Citarum & Daya Saing Bangsa

Gai Suhardja

Universitas Kristen Maranatha                                                                                                                                                                Perintis  Forum Indonesia Peduli Citarum (Gemricik).

SEBAGAI  warga masyarakat Jawa Barat kita semua mengetahui bahwa kini sungai Citarum sedang berlanjut proses dibersihkan dari berbagai sampah padat maupun limbah beracun. Program yang dinamai Citarum Harum sudah berjalan sejak dicanangkan oleh RI1 pada bulan Februari tanggal 23 tahun 2018 dan menurut rencana pemerintah akan menuntaskannya  dalam waktu 7 tahun. Berarti pada tahun 2025 Citarum harusnya sudah tak lagi digolongkan sebagai satu dari 10 sungai terkotor di dunia, negara tak boleh lagi dipermalukan oleh kondisi kemalangan sungai Citarum.

Sebenarnya pada tahun 1970 sungai Citarum masih jernih air mengalir dan tak ada pemandangan sampah yang mengalir dipermukaan airnya. Pada masa itu waduk Saguling dan waduk Jatiluhur tak ada genangan tanaman eceng gondok yang memenuhi permukaan, tambak keramba ikan pun masih belum sebanyak saat ini.
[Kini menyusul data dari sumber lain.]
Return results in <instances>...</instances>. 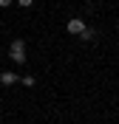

Maka air tampak jernih dan membiru dari pandangan mata kita.

Keadaan berubah secara bertahap oleh karena pertambahan penduduk selama puluhan tahun, dan perubahan itu terjadi oleh ulah banyak orang, bukan terutama warga yang menghuni di bantaran sungai atau waduk melainkan oleh ulah semua orang . Dikatakan demikian sebab kepedulian akan pemeliharaan dan pelestarian lingkungan hidup semakin abai. Negara sibuk dengan masalah lain dan terjadi pembiaran puluhan tahun, kita pernah bangga akan produk tekstil  kita yang terkenal, namun abai akan limbah air bekas proses yang mengalir langsung ke sungai tanpa melalui penetrasi penyaringan untuk menghilangkan air yang mengandung racun kimia yang begitu saja dibuang  ke aliran sungai Citarum, berpuluh tahun. Maka dampak luar biasa yang kini dihadapi masyarakat Jawa Barat adalah sumber air minum  bagi warga Jawa Barat dan yang 80% dari aliran sungai Citarum hasil produksi PDAM dialirkan ke DKI Jakarta. Mengerikan bagi kehidupan kita semua bila melihat hasil survey penelitian dari pakar kesehatan bahwa kandungan aliran air sungai Citarum sudah berisi berbagai jenis racun berbahaya bagi hidup manusia dan hewan serta bakteri e-coli yang akan menyebabkan penyakit bagi manusia.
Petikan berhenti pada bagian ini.